I am not going to talk here about whether or not this was a just war. As a pacifist, to me, there is no such thing. I am not going to try to imagine what life in Canada would be like now had our country not gone to war. No one could ever truthfully or accurately answer that. Was World War II, even if to save the Jews and others from the death camps and to defeat Hitler and his Nazis, necessary? I am not able to answer that question. I don't have all the facts and I wasn't alive at that time and even if I was I would not have found myself in a position where I could make any choices about the war since I would have been simply one more Canadian wanker on the receiving end of the very limited and very massaged information that arrived on our shores.
I don't know.
I also feel great sadness for our old soldiers, for what they had to endure.
I also feel great sadness for the people they killed and for what they had to endure.
I also resent this emotional blackmail that I feel subjected to every year that I have to be grateful for the freedoms that they died for, the freedoms that they killed for, the freedoms for which cities, heritage and whole countrysides and ecosystems were destroyed. I don't want to be reminded that this could be the price of my freedom. What a horrible price. I DON'T WANT THIS, AND NO, THE OUTCOME IS NOT WORTH IT.
For twelve years or so, every November 10 or so, I would check out from our central branch library a book titled "Lost Treasures of Europe." http://babel.hathitrust.org/cgi/pt?id=wu.89054769468;view=1up;seq=84 Here is the link if you would like to spend some time tomorrow viewing it online. This book, published in 1946, is a brilliant photo essay depicting before and after photos of the many beautiful wonderful palaces, cathedrals, guildhalls and medieval villages that were destroyed throughout Europe: England, France, Germany, Italy, Russia, the Netherlands. No sides are taken. The destruction is absolute.
I think I would consider attending Remembrance Day services if there were a few subtle changes introduced. First I would like to see the white poppy made as easily available as the red one. I would also like to see the attitudes of those who approve of the wars to change or at least soften towards us pacifists. Similarly I hope that more pacifists will feel welcome at the ceremonies and that they will avoid judging those who disagree with them and stand there in support, if not in solidarity, of those whose lives were inalterably changed and damaged by war.

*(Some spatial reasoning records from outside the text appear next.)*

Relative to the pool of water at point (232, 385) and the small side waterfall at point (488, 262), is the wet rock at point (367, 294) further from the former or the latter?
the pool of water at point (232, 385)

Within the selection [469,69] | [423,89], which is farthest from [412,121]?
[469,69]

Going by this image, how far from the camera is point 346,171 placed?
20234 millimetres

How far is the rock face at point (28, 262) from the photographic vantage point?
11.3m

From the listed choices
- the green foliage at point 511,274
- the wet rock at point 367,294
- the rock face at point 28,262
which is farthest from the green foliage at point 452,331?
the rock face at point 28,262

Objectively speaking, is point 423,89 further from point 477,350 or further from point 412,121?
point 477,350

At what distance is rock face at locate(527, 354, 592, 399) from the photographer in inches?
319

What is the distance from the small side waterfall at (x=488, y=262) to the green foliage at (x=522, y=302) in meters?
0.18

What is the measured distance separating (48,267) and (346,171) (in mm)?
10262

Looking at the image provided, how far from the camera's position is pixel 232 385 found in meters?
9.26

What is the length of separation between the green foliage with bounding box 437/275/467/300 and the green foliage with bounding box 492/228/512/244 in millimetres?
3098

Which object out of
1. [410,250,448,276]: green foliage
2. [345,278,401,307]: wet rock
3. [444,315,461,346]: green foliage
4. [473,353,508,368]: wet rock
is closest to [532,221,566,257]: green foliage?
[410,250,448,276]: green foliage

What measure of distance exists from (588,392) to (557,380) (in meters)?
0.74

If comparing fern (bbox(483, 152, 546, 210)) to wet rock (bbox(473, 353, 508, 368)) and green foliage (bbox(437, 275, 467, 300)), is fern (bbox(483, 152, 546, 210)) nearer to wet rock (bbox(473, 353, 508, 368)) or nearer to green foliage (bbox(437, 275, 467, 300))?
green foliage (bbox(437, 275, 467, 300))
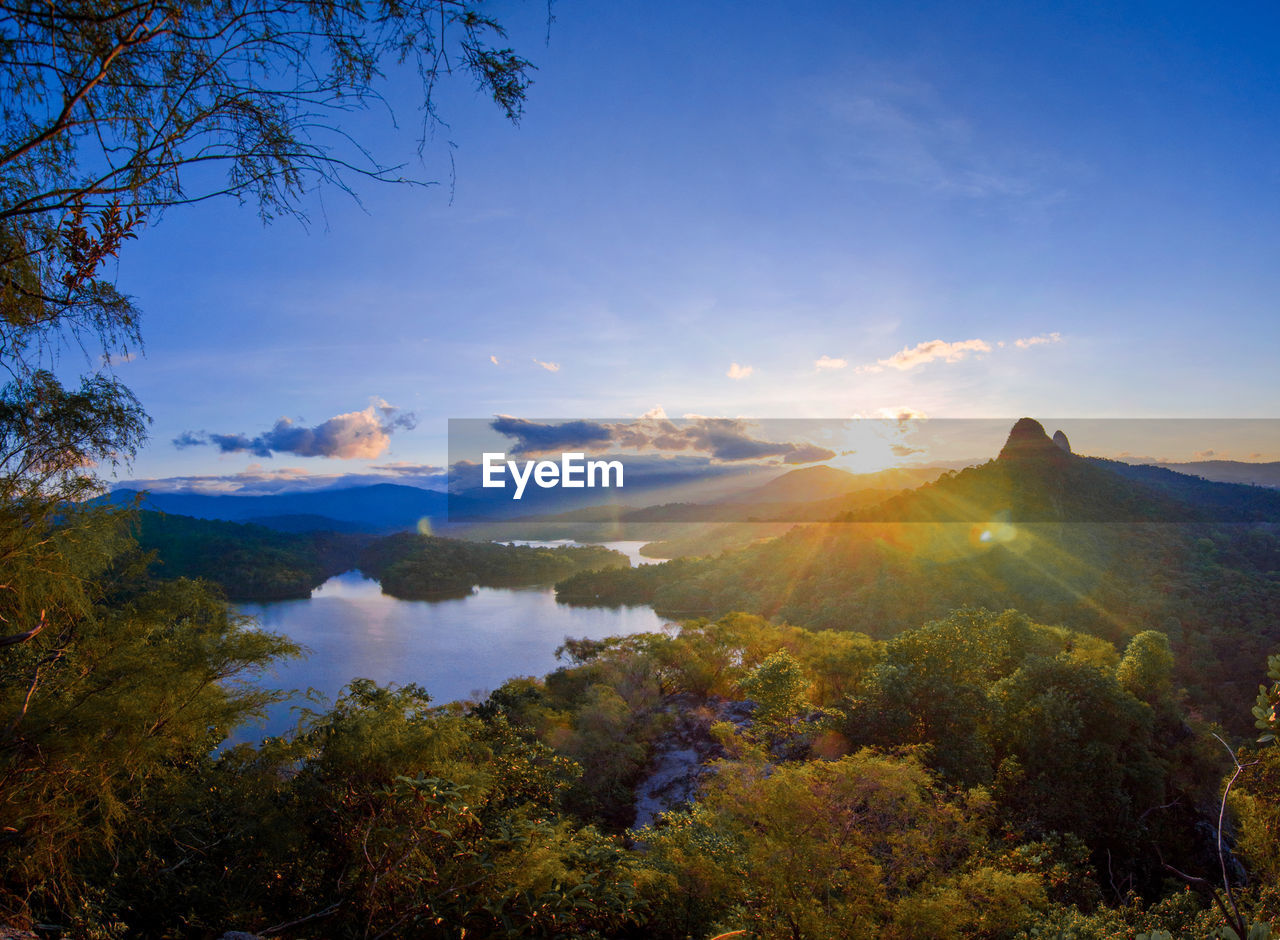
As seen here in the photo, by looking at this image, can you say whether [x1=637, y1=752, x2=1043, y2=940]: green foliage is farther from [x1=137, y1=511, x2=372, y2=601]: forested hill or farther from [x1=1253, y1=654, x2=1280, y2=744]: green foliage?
[x1=137, y1=511, x2=372, y2=601]: forested hill

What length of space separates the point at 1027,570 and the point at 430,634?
37306 mm

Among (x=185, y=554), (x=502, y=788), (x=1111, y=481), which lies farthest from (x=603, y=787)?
(x=1111, y=481)

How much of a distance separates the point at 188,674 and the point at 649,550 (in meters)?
77.4

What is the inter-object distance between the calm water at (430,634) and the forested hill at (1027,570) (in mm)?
6446

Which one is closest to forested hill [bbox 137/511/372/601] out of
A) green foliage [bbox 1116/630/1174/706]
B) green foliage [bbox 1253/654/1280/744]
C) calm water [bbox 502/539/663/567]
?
calm water [bbox 502/539/663/567]

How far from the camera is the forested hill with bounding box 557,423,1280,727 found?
1061 inches

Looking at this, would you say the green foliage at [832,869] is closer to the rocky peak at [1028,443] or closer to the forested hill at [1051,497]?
the forested hill at [1051,497]

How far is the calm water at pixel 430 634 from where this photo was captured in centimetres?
2477

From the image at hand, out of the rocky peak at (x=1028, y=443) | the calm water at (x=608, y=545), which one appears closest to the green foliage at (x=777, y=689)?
the rocky peak at (x=1028, y=443)

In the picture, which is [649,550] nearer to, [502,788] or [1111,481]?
[1111,481]

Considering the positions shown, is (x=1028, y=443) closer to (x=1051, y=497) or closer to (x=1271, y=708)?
(x=1051, y=497)

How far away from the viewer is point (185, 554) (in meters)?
42.8

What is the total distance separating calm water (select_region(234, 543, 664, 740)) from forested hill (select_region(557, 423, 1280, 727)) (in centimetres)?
645

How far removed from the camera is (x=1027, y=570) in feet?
114
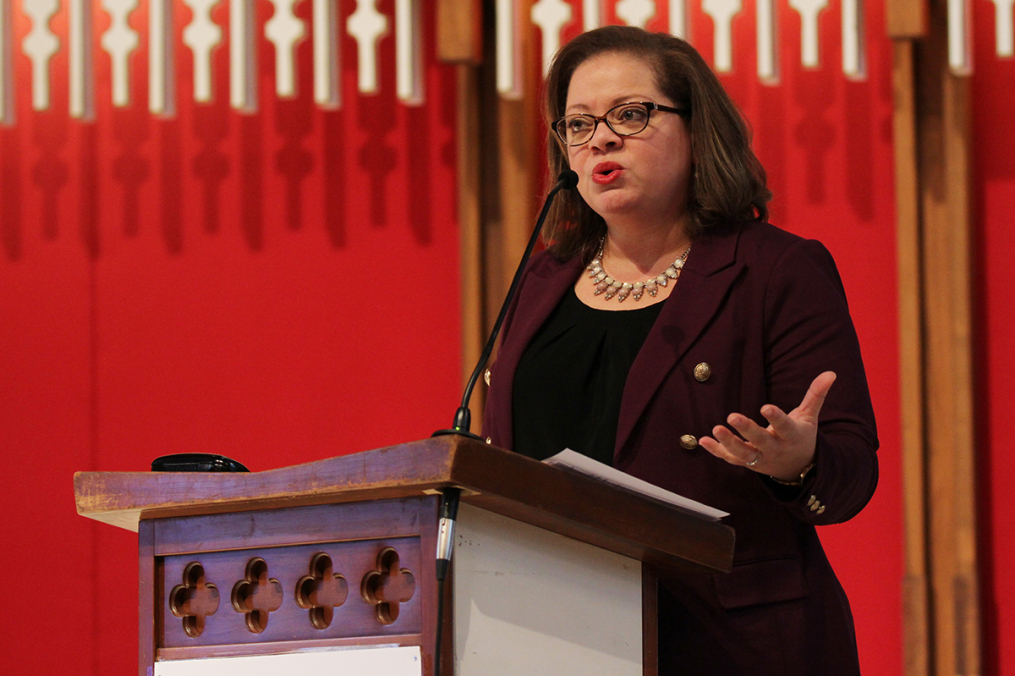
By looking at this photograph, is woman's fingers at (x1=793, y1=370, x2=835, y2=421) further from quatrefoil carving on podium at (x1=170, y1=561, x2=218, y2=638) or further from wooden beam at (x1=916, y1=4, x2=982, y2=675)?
wooden beam at (x1=916, y1=4, x2=982, y2=675)

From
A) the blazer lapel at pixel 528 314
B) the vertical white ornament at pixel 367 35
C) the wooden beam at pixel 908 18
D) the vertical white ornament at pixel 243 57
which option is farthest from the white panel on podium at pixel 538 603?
the vertical white ornament at pixel 243 57

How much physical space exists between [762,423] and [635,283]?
302 mm

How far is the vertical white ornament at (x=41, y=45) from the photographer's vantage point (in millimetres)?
3289

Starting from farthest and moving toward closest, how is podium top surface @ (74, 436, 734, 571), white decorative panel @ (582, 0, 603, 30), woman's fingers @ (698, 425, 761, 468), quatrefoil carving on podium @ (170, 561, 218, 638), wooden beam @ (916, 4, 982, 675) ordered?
white decorative panel @ (582, 0, 603, 30)
wooden beam @ (916, 4, 982, 675)
quatrefoil carving on podium @ (170, 561, 218, 638)
woman's fingers @ (698, 425, 761, 468)
podium top surface @ (74, 436, 734, 571)

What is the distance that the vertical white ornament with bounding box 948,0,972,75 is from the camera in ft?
9.14

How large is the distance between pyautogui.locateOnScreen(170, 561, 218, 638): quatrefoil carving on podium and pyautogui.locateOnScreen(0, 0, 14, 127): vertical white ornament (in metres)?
2.48

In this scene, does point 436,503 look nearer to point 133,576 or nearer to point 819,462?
point 819,462

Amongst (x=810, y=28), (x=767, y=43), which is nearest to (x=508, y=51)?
(x=767, y=43)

We don't have to all agree. But we can respectfully stand together if we give one another a chance. When I feel that I can wear a white poppy at a Remembrance Day ceremony without others taking offence I might even attend myself.
When it comes to war there are many elephants in the room. One of them wears a poppy.
Thanks for your thoughtful essay on a delicate topic. I also choose not to wear a poppy, for personal reasons similar to your own. What I mostly feel on Remembrance Day is shame. That, as a species, we still haven't found a better way to resolve conflicts than killing each other. I know there are many people out there working very hard to find a better solution, but as near as I can tell the killing looks very likely to continue, some of it done by people who say they are doing it for my benefit as well as their own. They may be right, and as soon as I can get out from under this crushing grief of all the lives lost on all sides through all of history, I may have some strength left to see if their statement has any merit - but I doubt it. Thank you again for a small bit of sanity on the day I feel least safe to speak my mind.